Maldivlerde ön plana çıkanlar:

** Bizim yaptığımız araştırmalardan kalan bölgenin havasının iyi olduğu dönem Ağustos'tan sonra
başlıyor.Özellikle Eylül ve Ekim aylarından itibaren tercih edilmeli diyelim.
**Bizim olduğumuz dönem Eylül 18-25 2011 arasında idi.Yağmuru gördük ama çok ama çok kısa sürdü ,yine de
havanın çok güneşli olmadığı günü de yaşadık ve ilerleyen dönemlerde çok güzel olduğu belirtilen tekne ile güneşbatırma seansı güneşin bulutlar arasında kaybolması ile eğlenceli olmasına rağmen güzel fotoğraflar sunmadı.Güneşin yakıcı olduğu günlerde oldu...
**Kum keyfi inanılmaz.Bembeyaz kum..Resimler kadar değil,resimlerden daha güzel..Adanın her tarafı beyaz kum olduğu için  çıplak ayak yürümek inanılmaz keyif.
**Adanın floryası büyüleyici.Sürekli olarak dönmesem de olur duygusu yaşatıyor.
**Dalış zevki olanlar için büyüleyici.Zaten balayı çifti olmayıp da adaya gelenlerin çoğunun rotasını denizaltının cazibesi çizmekte.
**Binlerce ada var.Bizim tercihimiz Veligandu oldu..Gitmek isteyene önereceğimiz kadar güzel.Ne çok küçük,ne çok büyük,adanın her tarafında denize girebiliyorsunuz bu çok önemli,SPA sı ve yemekleri güzel,hediyelik eşya dükkanı idare edecek büyüklükte.Küçük bir atol bizim tercihimiz.Başkenti Rashdu.Rashdu için yarım günlük gezi yeterli..
**Kendinize anı kalsın diye adadan mutlaka hediye alırsınız ama daha da hediye getirecekler için havaalanında da anlık alışveriş imkanı var.
**Biz ne kuzey ne güney atolde,kendi başında küçük bir atolde idik.Havalanından sonra çok uzun olmayan birpır-pır seyahati ile adamıza geldik.Fakat araştırmamızda kuzey atolün güney atölden daha güzel olduğu sürekli vurgulandı.Zaten belli başlı otel zincirelerinin Maldiv lokasyonlarındaki tercihi de kuzey atöl olmuş durumda.
**Maldivlere geldik ama neyimiz var neyimiz yok harcamayalım derseniz herşey dahil otel tercih edin deriz.
** Acaba deniz içinde bungalowda kalmasak mı sorusunu soranlar olacaktır.Gidin deniz içinde doya doya
yaşayın..
**Emirates hava yollarını kullandık,bekleme süreleri açısından Dubai aktarmasını çok beklemeli tercih
etmedik.Özellikle dönüşte önemli diye düşünüyoruz.Tur yerine kendinizin ayarlama yapması hem sizi rahat
bırakıyor hem de araştırma aşamaları zevkli geçiyor.Paket programda hazıra konmamak belki de Maldivler
tercihinizi daha da güzelleştiriyor.
**Dönüş uçağında üzerinden geçilen adaların fotoğrafını çekmek isteyenler için cam kenarı tercihi önemli.
**Köpekbalığı evet kenara kadar yaklaşıyor,evinizin önünden geçiyor ,bol bol da konuşuyorsunuz köpekbalığını kendi aranızda..Ama hepsi bu..Korkutmasına gerek yok..

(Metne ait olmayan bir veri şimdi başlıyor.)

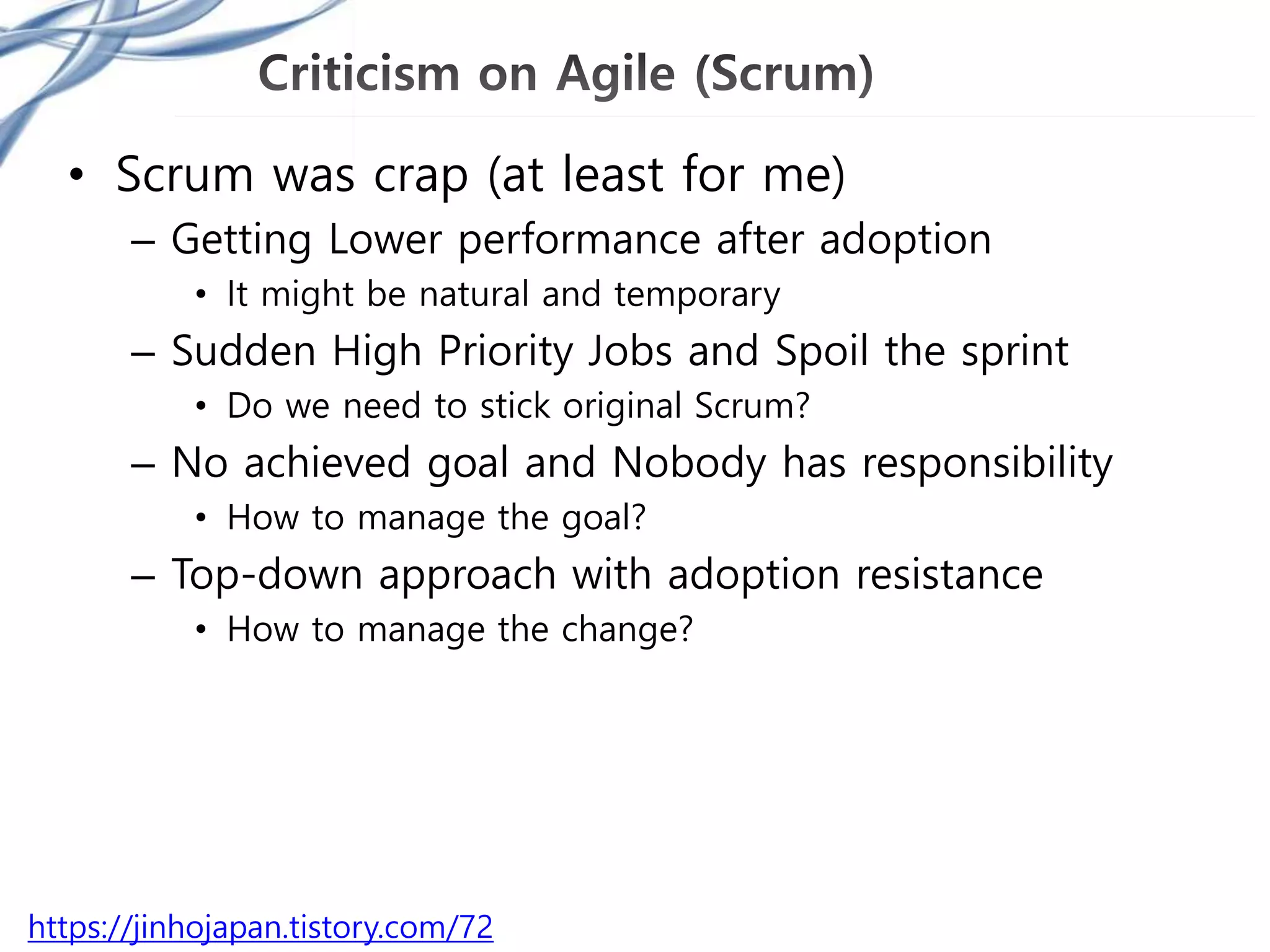 Criticism on Agile (Scrum)

• Scrum was crap (at least for me)
  – Getting Lower performance after adoption
    • It might be natural and temporary
  – Sudden High Priority Jobs and Spoil the sprint
    • Do we need to stick original Scrum?
  – No achieved goal and Nobody has responsibility
    • How to manage the goal?
  – Top-down approach with adoption resistance
    • How to manage the change?

https://jinhojapan.tistory.com/72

Kendi görüşlerimize geçmeden gitme planı bulunanlara,niyetlenenlere yönelik bir yazı yazmaya çalıştık...Şimdi
bizler anlatıyoruz...

Zeynep : Maldivlere giderken gerçekten resimlerdeki kadar büyüleyici mi diye çok sormuştum
kendime..Resimlerden de nefisti ...Denizin rengi inanılmaz , hamakta yatarken masmavi denize dalıp gidiyorsunuz..Adanın kokteylleri ve meyveleri çok güzel..Köpekbalığından korkuyorsanız da endişe edecek birşey yok diyebilirim.. Balayı için kesinlikle doğru seçimdi

Uluç : Maldivler eşimin isteği idi.İstek 1-tercih 0 dır.Maldivler dönüşü iyi ki geldik dedik,bu önemli...Dönüşyoluna çıkarken bizim pırpır bizim atölden yolcu toparladı.Otel ararken o adayı da görmüştük,dönüşte hertarafından denize girilmediğini her yerinde beyaz kumların olmadığını görünce iyi seçim olmuş Veligandu dedik..Bu da önemli..İyi bir fotoğraf makinenizin olmasını önemseyin bu gezide diyebilirim.Yemekler rahatsız edici değil ben yemem modunda olan bile doyacak birşey bulabilir.  Okyanusa karşı villanızda özel bir kahvaltı tercih etmek şahane bir seçim oluyor.Daha ne olsun..

Özetle..
Balayında Maldivler tercihi güzel bir tercih...
Gittiğimiz ada Veliganduyu da hani çok çok bilindik ve pahalı bir kaç iyi otel dışında yer arayanlara rahateder,keyif alırsınız gibi önemli iki vurgu ile tavsiye ediyoruz.